Теперь вот приехал Кургоко к дому бедного Емуза уже наконец по своим делам — семейным. Узнать хотел подробности о разбойном нападении, прежде чем двинуться с небольшим отрядом к северо-западным пределам Кабарды. Может быть, удастся там что-нибудь выяснить, а даст аллах, так и предпринять.
Солнце клонилось к закату. Правый склон ущелья — здесь он весь день бывает в тени — на короткое время ожил под теплым золотисто-оранжевым светом, затем быстро потускнел и снова — уже одновременно с левым склоном — оделся тенью, только теперь не дневной, а сумрачной, которая размывает очертания деревьев с их кружевными контурами кудрявых крон, сглаживает причудливую вычурность скалистых утесов и до утра гасит яркое многоцветье всей земли. На пока еще светло-сером, а там где недавно зашло солнце розоватом, небе начали робко пробуждаться к жизни едва заметные звездочки. Травы к вечеру стали пахнуть так одуряюще свежо и сильно, словно это был последний вечер их полнокровной жизни. Ворчащий говор реки зазвучал громче, увереннее, а близость ее стала чувствоваться всей кожей. Чуть повыше емузовского дома на полянку осторожно вышел табунчик диких кабанов. Но вот крупная свиноматка, первой учуяв запах множества двуногих и четвероногих чуждых ей тварей, громко фыркнула и снова скрылась в лесной чаще, увлекая за собой всю свою стаю….
В наступившей темноте все ярче разгорались костры, разведенные людьми Хатажукова. Сам он, озабоченный и угрюмый, сидел в хачеше и протягивал к очагу холодные руки. Последние дни князя все время знобило, на лбу то и дело выступал холодный пот.
На правах друга осиротевшего дома Джабаги взялся за исполнение обязанностей хозяина. Несколько мужчин и молодых парней из селения с готовностью стали помогать ему и Нальжан, хлопотавшей под навесом кухни.

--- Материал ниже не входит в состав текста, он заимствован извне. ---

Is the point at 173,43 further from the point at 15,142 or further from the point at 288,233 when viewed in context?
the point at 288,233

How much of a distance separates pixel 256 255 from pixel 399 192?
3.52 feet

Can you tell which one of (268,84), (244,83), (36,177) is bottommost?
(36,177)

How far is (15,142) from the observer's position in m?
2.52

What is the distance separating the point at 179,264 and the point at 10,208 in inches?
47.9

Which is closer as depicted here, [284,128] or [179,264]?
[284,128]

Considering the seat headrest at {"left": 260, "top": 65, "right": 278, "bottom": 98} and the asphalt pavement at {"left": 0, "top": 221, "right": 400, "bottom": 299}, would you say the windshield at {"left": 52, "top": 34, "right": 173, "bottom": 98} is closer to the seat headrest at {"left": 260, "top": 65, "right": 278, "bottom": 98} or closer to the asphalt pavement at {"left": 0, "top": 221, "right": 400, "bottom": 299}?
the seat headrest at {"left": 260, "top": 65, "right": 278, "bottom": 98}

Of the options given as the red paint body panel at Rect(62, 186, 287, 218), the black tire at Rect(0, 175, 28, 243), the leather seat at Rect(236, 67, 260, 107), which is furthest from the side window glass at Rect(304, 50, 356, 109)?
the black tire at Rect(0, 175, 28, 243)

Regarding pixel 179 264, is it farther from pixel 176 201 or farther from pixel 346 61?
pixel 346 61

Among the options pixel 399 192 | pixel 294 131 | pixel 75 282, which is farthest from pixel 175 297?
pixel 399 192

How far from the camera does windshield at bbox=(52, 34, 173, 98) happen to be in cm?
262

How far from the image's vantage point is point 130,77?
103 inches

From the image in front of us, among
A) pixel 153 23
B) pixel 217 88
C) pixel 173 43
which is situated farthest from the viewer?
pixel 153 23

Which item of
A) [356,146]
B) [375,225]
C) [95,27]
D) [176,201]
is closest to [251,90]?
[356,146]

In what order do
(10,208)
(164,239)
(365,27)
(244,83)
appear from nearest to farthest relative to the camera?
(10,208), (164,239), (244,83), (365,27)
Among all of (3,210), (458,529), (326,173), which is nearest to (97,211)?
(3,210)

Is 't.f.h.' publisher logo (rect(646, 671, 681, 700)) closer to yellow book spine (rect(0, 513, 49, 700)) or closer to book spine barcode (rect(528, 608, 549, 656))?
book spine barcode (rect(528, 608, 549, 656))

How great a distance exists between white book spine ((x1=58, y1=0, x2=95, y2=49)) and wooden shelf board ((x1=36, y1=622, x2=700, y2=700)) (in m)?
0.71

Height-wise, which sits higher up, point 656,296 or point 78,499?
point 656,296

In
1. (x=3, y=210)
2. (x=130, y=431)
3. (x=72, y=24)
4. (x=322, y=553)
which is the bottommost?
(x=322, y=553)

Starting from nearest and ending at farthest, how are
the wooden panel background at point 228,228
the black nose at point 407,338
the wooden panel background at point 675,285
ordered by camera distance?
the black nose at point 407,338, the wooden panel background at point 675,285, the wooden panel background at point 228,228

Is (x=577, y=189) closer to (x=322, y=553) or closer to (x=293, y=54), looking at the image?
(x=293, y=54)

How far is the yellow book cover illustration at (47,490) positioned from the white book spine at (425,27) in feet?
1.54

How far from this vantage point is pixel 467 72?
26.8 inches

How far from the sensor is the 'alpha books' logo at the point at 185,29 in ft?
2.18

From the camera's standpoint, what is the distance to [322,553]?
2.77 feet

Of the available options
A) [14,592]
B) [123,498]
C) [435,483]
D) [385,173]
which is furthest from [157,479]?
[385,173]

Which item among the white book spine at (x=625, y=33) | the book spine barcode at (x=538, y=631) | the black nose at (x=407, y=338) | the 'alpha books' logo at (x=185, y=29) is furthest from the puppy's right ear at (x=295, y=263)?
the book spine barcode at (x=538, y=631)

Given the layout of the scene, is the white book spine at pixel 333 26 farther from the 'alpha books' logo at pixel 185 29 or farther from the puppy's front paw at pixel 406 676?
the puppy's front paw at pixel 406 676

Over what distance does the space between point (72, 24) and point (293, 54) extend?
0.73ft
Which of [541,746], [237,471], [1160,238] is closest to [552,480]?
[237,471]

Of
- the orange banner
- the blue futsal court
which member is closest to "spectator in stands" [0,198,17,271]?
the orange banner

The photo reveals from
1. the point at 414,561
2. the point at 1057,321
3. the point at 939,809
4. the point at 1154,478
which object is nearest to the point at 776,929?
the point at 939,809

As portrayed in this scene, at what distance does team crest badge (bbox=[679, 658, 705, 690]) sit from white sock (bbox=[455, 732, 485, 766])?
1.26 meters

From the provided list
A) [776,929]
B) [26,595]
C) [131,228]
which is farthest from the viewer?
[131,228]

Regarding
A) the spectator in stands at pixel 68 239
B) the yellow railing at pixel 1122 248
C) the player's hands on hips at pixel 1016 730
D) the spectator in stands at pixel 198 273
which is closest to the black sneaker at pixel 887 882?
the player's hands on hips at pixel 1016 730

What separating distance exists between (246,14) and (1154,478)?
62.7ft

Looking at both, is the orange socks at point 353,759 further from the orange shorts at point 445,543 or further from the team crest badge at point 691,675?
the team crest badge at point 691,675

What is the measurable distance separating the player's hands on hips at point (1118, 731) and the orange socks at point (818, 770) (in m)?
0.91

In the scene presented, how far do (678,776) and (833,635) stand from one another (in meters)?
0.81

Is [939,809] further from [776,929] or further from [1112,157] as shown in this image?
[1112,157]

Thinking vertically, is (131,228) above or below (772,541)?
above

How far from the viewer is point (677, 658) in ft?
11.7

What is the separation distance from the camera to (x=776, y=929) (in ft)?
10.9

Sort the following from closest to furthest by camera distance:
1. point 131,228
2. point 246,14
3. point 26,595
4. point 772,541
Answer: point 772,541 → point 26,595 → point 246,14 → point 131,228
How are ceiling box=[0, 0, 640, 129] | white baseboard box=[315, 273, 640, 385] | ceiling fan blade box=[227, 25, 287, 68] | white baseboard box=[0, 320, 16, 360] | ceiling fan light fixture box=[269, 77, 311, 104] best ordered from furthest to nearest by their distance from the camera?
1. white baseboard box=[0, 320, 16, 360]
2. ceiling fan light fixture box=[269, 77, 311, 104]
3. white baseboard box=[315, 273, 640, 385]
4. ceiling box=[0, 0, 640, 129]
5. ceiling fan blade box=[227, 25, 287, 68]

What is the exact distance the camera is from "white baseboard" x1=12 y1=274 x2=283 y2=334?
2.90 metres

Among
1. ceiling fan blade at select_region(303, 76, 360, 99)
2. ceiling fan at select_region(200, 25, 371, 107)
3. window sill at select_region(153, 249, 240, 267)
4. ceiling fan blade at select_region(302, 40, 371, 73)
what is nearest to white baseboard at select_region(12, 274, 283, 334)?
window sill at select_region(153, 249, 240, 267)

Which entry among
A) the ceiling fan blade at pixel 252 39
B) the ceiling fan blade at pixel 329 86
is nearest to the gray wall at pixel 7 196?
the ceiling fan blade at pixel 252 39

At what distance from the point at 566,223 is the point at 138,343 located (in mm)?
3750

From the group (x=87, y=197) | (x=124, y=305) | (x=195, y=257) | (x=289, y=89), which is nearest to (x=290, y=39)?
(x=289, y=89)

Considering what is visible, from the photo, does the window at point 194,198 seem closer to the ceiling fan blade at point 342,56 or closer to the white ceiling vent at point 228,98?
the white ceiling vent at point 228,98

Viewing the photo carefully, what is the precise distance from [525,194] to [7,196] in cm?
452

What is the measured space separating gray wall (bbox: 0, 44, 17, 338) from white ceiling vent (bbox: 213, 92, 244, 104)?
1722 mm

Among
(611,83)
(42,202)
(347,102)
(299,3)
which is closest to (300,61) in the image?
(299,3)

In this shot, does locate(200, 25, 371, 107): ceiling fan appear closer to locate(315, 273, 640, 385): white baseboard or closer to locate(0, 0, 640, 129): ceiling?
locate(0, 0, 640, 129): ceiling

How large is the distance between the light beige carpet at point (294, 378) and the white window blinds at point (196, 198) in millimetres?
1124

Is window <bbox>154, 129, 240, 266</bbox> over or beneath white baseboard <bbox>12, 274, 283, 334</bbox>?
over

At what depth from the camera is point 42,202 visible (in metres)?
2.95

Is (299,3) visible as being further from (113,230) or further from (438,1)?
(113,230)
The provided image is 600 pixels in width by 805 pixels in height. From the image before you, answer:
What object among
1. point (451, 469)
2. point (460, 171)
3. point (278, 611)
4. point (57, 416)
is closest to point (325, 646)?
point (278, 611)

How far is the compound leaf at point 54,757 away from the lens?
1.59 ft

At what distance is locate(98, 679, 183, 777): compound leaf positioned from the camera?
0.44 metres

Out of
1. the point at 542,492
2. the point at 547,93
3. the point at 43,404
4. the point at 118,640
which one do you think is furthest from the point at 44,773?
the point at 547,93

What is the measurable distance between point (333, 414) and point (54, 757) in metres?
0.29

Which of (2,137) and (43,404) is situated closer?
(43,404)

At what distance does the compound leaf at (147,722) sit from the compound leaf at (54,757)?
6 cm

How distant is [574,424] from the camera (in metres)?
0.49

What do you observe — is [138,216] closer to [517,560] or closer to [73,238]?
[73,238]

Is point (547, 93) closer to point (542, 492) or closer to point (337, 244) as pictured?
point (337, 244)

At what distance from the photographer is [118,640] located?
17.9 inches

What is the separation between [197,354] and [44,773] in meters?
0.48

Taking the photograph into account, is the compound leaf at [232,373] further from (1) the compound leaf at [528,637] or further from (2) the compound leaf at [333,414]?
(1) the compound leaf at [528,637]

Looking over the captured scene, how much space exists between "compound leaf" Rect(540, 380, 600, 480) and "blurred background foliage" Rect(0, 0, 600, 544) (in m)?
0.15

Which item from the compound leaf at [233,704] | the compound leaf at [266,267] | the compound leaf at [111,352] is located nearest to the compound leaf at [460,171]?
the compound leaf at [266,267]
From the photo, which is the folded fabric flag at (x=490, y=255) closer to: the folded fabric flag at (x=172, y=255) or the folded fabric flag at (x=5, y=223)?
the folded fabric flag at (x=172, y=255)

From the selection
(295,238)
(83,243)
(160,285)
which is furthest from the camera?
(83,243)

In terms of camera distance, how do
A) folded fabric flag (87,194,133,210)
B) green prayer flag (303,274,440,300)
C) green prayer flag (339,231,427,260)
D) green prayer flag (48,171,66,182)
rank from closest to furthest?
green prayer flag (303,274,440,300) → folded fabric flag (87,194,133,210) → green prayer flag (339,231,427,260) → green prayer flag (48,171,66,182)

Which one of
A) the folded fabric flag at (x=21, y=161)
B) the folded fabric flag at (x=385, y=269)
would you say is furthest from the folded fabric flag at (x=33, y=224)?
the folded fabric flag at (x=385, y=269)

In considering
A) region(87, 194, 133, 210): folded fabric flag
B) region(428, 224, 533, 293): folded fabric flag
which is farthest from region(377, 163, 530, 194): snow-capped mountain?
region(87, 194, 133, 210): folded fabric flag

Сана двигалась как во сне. Руки ее и ноги жили, казалось, совсем отдельной, самостоятельной жизнью. Когда она увидела князя, в ее душе закачалось что-то и рухнуло. Девушка опять, как и в день гибели отца, почувствовала себя повзрослевшей сразу на несколько лет. Вид князя вызвал в ней непонятный страх. Нет, она не человека этого испугалась, а чего-то другого, более страшного и тесно с ним, с отцом Кубати, связанного. Сначала она действительно не поняла, что с ней творится, а сейчас вот все ей стало яснее ясного. И Сана решила: вернется Кубати или нет, а она его не должна больше видеть. Так будет лучше.